Who will help the small business in Kenya?

We will never stop trying to find out about business funding in Kenya. Every owner of a small business in Kenya says this is the biggest problem they face.

This is, more so, true for women entrepreneurs who take a smaller share of all money given to small and medium-sized businesses in the country. Access to funding is related to how innovative businesses become and how much risk they are willing to take.

Otherwise, it’s too much to expect another moon landing from any small business in Kenya.

A key gap that has come to our attention is the early stage of business. Several studies in Kenya, including one done by iHub on the tech ecosystem, conclude that there are hardly any investors in Kenya for this stage of business.

This is despite the known importance of this early phase of business. The Government, itself, knows that close to 60% of all new businesses in Kenya collapse within 2 to 4 years.

For the majority of new entrants to business in Kenya, this is the amount of time they need to reach sustainability and begin focusing on growth. Only few do. At this stage, entrepreneurs are typically focused on achieving working capital consistency. Many of the 40% survivors don’t get a chance to go beyond this emphasis.

What happens when the owner of a small business in Kenya runs out of her cash reserve and loses ability to inject more capital? They cannot go to financial institutions because they typically only come in after revenue – and assets are present for collateral.

We gave crowdfunding a chance. Unfortunately, our conclusion was that it’s still held back by legislation. Our eyes and ears remain alert though.

We also did give Venture Capital in Kenya a chance. We did. Venture Capital is great because it not only comes with money and a set of skills but also its effect on the reputation of an enterprise cannot be understated. Problem is that this type of funding is not accessible to most entrepreneurs in Kenya.

The way it has sprouted in this country, means you have to enjoy advantages such as the right parents, the right schools and perhaps a token white person (colonizer, haha) on board. This whole society thing is meant to operate as a meritocracy so that’s a problem.

Now what?

There is another class of investors for new businesses in Kenya out there. But they are not organized enough to be reached easily. Neither are most entrepreneurs ready for what they bring to the table.

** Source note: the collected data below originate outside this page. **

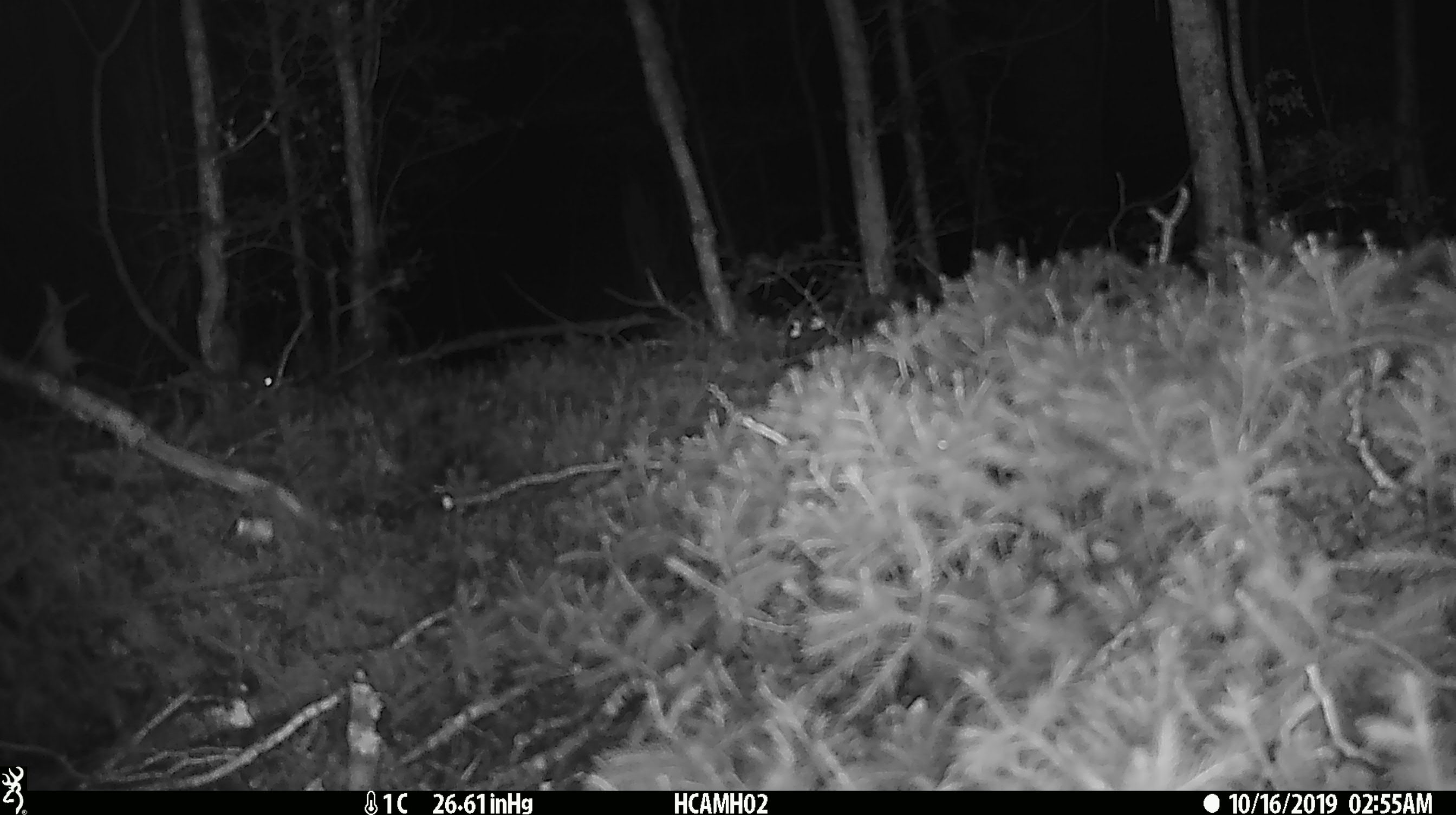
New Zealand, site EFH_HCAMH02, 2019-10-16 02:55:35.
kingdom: Animalia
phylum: Chordata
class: Mammalia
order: Rodentia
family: Muridae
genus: Mus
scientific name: Mus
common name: mouse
Mouse (Mus).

These are angel investors. Let’s not get caught up with how people outside this country define it. What the writer is referencing are the wealthy individuals out here and others with sizable sums looking for investment opportunities but all they ever get told is buy and hold land.

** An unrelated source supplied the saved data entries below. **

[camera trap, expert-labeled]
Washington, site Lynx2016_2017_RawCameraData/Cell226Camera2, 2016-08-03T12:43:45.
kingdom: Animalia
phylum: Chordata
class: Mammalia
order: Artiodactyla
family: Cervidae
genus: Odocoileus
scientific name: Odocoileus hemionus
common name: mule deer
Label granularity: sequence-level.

The dream is that they could be pooled into investment vehicles which seek out entrepreneurs. This is not new. We have many savings and investment groups in Kenya categorized by gender, occupation and what not. This is how women responded to financial exclusion. We even had a whole season of a tv show with bits of this dream.

Question is whether such investors will have time and a willingness to tolerate early stage businesses as they put together their product or service. We would hope so. We can grow the concept of rich uncle giving a jobless youth startup money into a part of formal finance. Kenya already pulled off turning chamas into competition for banks on some levels.

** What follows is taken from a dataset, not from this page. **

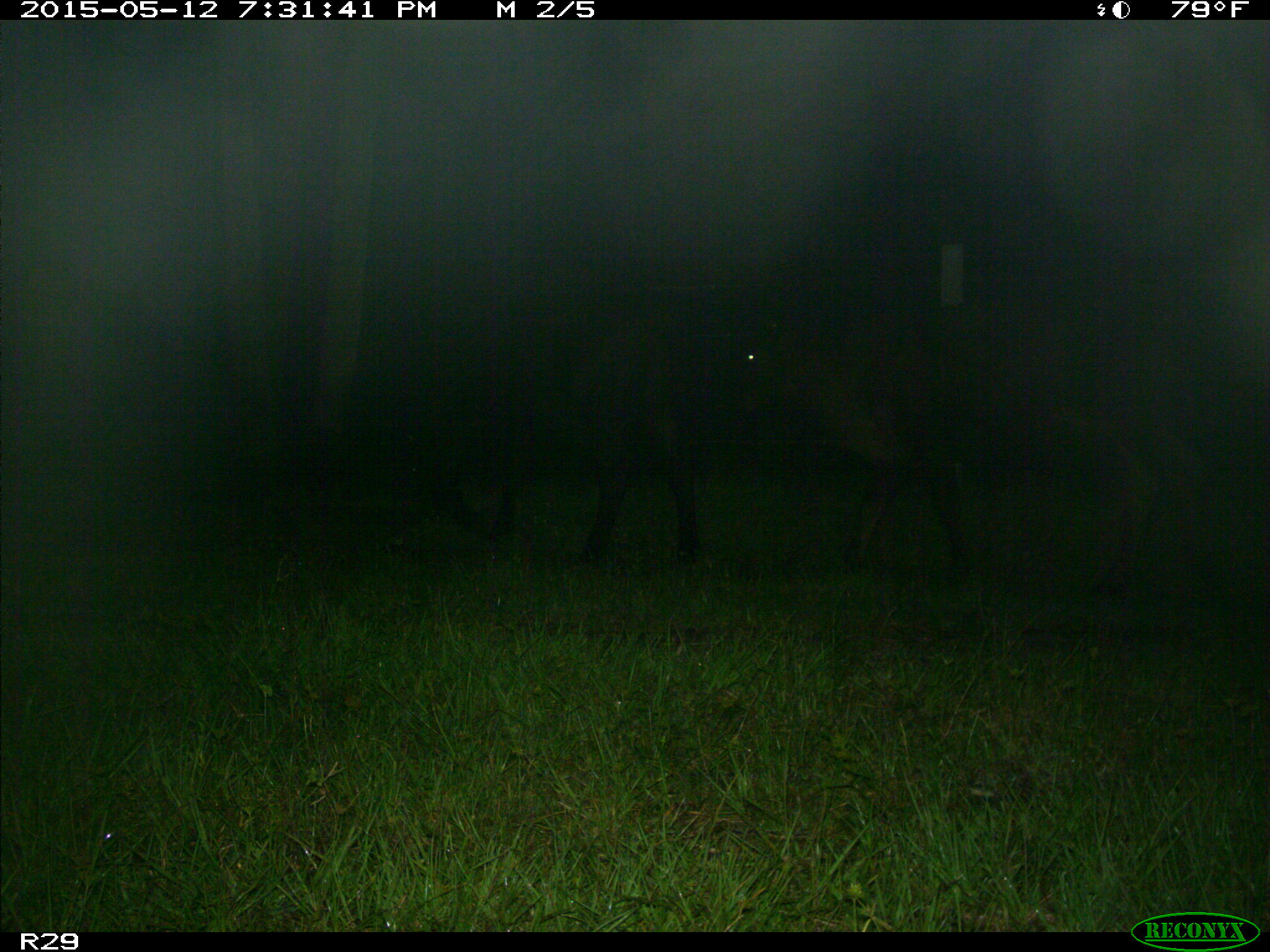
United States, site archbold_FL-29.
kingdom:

Plenty of work to be done falls on the shoulders of  each owner of a small business in Kenya. For one, they too should work together. Individually, they should be ready for investment.

The United States Agency for International Development (USAID), in investigating early stage businesses in East Africa, found that they were missing on some pointers that were of importance to investors. This means that those business owners who have taken advantage of networking opportunities to meet investors (or used the advertising route) have ruined their own chances.

Predictably, the number one area of error is finance. Small business owners are not doing enough in financial analysis to present a clearer picture on business prospects. Analysis of financial records and projecting future cash flow is the end game in investing.

Closely related is the clarity of medium and long term business goals. This presents an image of good understanding of the sector of business, raising an investor’s confidence. It can act as a substitute for revenue performance at the early stage of business. 

Having a good strategy reveals the potential of the business and therefore makes it easy for the goals of entrepreneur and investor to align. It also allows the business owner to be honest about the risks the potential investment will be exposed to and what she intends to do about it.


Adding to the above, it is good form for every small business in Kenya to show they have their skin in the game. This is not only shown through money, as many mistakenly believe. It is also shown by commitment (is this your daily bread or a side business?) and knowledge of the sector (research? network? partners?). This can also be shown by assembling a good team. Even though there is a real fear that talent is expensive since a mentality in Kenya (this is not my invention) is that every job is only being held in anticipation for a better paying one. My invention now,  early in a small business in Kenya, it should turn out that integrity and work ethic are far more important since the entrepreneur is the expert on everything.

It will definitely be some wait before entrepreneurs in Kenya can knock on some angel investment office. But they can improve their attractiveness to potential investors they come across as they enlarge their networks.